The hacker behind the Wormhole Bridge attack, cost 321 million dollarsmoved a large chunk of the stolen funds: transaction data shows that on January 23, they were transferred $155 million in Ether (ETH) on a decentralized exchange (DEX).
The Wormhole attack was the third largest crypto hack of 2022, as the protocol’s token bridge was exploited on February 2, resulting in the loss of 120.000 Wrapped ETH (wETH), worth $321 million.
Based on the hacker’s alleged wallet address’s transaction history, the latest activity shows that 95,630 ETH were sent to the OpenOcean DEX and then later converted into ETH-pegged assets such as staked (stETH) and wrapped staked (wstETH) ETH by Lido Finance.

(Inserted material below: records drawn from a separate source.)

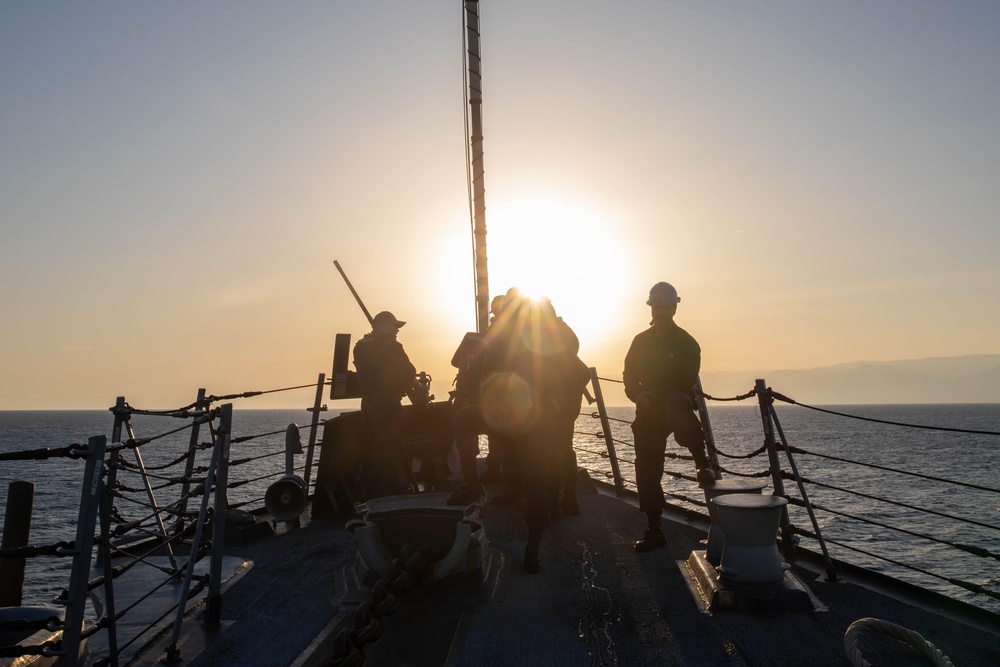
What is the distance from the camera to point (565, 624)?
443cm

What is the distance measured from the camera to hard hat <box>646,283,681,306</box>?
6371 mm

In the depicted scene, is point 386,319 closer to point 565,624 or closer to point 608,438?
point 608,438

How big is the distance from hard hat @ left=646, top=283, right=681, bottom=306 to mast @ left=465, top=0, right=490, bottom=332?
19.8 feet

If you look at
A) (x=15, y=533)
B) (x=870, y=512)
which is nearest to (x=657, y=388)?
(x=15, y=533)

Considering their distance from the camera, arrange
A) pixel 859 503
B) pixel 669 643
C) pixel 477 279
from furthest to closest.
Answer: pixel 859 503, pixel 477 279, pixel 669 643

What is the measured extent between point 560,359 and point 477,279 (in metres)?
6.20

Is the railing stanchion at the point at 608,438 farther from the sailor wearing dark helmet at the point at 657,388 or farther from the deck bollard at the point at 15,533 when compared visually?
the deck bollard at the point at 15,533

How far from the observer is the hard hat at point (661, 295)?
637 centimetres

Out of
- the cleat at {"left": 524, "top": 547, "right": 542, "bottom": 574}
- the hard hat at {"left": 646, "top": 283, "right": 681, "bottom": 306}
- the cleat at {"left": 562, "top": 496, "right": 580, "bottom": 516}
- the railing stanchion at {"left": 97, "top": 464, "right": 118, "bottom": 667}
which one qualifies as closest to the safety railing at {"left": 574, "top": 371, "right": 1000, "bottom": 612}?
the cleat at {"left": 562, "top": 496, "right": 580, "bottom": 516}

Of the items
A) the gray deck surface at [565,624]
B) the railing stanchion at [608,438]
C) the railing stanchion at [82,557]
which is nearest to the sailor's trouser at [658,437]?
the gray deck surface at [565,624]

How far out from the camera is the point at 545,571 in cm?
566

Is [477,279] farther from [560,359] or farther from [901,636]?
[901,636]

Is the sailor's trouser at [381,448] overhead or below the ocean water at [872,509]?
overhead

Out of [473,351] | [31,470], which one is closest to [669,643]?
[473,351]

We are looking at address 0x629e… The Wormhole network exploiter traded 95,630 Ether (~155M$) for stETH.
Stay safe! pic.twitter.com/ZR6zxlRuKX
— CertiK Alert (@CertiKAlert) January 23, 2023
We are seeing address 0x629e… Wormhole Network Exploiter swap 95,630 Ether (~$155M) to stETH
Stay safe! pic.twitter.com/ZR6zxlRuKX
— CertiK Alert (@CertiKAlert) January 23, 2023
Further analyzing the transaction history, members of the crypto community like @spreekaway also highlighted that the hacker conducted a series of bizarre transactions.
For example, the hacker used his stETH reserves as collateral to borrow 13 million DAI stablecoins, before exchanging them for more stETH, wrapping them back into stETH (wstETH), and then borrowing more DAI.

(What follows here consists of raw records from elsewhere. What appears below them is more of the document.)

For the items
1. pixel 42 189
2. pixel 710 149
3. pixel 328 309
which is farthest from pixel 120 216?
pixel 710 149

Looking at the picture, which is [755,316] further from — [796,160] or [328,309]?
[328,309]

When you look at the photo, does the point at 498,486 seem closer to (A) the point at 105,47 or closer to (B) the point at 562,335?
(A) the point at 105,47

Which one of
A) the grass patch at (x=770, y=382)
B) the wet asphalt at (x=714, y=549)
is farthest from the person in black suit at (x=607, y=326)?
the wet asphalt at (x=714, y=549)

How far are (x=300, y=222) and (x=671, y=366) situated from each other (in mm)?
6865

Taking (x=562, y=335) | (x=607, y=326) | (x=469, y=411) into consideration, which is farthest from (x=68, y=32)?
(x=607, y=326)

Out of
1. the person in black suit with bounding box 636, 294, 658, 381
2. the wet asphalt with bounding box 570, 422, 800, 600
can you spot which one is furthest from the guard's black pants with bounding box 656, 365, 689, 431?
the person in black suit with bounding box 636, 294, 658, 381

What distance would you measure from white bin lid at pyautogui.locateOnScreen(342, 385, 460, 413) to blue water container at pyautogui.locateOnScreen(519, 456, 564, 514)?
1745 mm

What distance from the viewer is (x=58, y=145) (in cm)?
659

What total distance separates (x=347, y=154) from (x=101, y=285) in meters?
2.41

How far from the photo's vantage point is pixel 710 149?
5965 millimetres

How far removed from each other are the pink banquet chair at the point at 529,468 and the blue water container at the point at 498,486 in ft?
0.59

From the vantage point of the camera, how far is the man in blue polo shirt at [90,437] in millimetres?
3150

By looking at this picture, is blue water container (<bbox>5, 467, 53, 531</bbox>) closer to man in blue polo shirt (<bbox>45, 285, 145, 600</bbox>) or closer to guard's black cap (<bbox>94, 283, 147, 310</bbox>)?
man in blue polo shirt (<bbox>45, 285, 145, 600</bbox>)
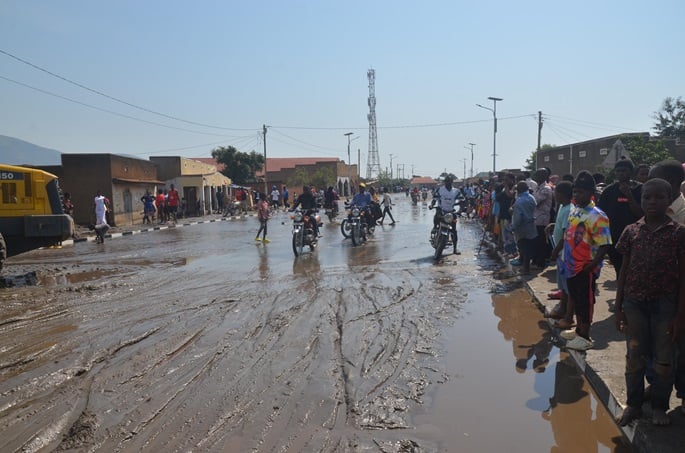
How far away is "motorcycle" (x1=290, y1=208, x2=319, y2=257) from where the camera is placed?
13.2 metres

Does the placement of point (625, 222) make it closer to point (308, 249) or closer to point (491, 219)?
point (491, 219)

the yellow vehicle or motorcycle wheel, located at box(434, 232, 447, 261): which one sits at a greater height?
the yellow vehicle

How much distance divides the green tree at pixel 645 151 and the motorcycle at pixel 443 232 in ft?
59.2

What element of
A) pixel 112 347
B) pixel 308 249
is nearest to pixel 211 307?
pixel 112 347

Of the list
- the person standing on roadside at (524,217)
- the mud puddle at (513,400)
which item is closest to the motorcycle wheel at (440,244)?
the person standing on roadside at (524,217)

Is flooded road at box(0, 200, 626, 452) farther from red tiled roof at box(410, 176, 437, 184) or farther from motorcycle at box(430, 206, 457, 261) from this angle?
red tiled roof at box(410, 176, 437, 184)

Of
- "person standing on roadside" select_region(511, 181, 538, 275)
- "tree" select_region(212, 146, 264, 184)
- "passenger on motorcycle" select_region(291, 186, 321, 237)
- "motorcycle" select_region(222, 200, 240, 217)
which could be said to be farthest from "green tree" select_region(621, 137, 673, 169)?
"tree" select_region(212, 146, 264, 184)

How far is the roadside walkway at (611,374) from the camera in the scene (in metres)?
3.41

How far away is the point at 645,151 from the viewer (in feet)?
88.1

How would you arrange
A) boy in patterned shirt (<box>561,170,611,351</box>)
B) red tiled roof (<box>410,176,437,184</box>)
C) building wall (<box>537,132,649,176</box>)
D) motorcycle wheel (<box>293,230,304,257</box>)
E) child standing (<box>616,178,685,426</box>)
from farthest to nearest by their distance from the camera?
1. red tiled roof (<box>410,176,437,184</box>)
2. building wall (<box>537,132,649,176</box>)
3. motorcycle wheel (<box>293,230,304,257</box>)
4. boy in patterned shirt (<box>561,170,611,351</box>)
5. child standing (<box>616,178,685,426</box>)

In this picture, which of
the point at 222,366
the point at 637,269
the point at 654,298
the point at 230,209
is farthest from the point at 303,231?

The wormhole exploiter has converted its ETH to wstETH and it looks like it is going to borrow DAI. pic.twitter.com/9rhERSMG5u
— Speak (@speakaway) January 23, 2023
Wormhole exploiter has converted his ETH to wstETH and is going to borrow DAI against it it seems. pic.twitter.com/9rhERSMG5u
— Speak (@speakaway) January 23, 2023
Obviously, the Wormhole team took the opportunity to once again offer the hacker a $10 million bounty if he returns all the funds, leaving an embedded message in a transaction via the Wormhole: Deployer.

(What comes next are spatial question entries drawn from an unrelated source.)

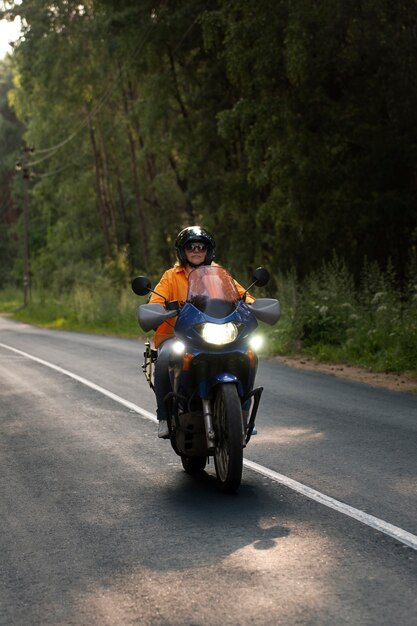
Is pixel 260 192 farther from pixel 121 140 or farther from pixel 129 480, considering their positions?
pixel 129 480

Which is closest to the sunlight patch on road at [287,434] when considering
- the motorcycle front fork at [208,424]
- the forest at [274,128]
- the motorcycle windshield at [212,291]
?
the motorcycle front fork at [208,424]

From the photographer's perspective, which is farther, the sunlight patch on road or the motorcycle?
the sunlight patch on road

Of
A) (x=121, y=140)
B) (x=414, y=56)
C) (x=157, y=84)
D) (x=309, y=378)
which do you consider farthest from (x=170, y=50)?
(x=309, y=378)

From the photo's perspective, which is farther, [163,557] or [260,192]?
[260,192]

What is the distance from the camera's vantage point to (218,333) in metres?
7.88

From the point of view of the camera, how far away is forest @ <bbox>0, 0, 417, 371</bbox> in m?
23.9

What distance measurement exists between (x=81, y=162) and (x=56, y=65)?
14.8 metres

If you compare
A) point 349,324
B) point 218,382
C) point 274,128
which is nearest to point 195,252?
point 218,382

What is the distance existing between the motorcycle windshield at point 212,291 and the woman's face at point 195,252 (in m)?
0.41

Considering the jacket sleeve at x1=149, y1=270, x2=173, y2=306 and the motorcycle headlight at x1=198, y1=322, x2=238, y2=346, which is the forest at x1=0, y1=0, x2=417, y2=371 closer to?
the jacket sleeve at x1=149, y1=270, x2=173, y2=306

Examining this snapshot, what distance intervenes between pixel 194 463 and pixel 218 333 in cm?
142

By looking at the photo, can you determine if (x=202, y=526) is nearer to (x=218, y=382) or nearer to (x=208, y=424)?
(x=208, y=424)

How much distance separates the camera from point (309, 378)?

According to data from Dune Analytics, the hacker’s large ETH transaction appears to have had a direct impact on the price of stETH. On Jan. 23, the asset price moved from a value of 0.9962 ETH, slightly below the peg, to a high of 1.0002 ETH, before falling again to 0.9981 at the time of writing.
In light of recent events, the Wormhole hack is likely to attract the most attention. On Jan. 19, blockchain security firms such as Ancilia, Inc. warned that keyword research “Wormhole Bridge” are Google, is returning promotional websites that are actually phishing scams.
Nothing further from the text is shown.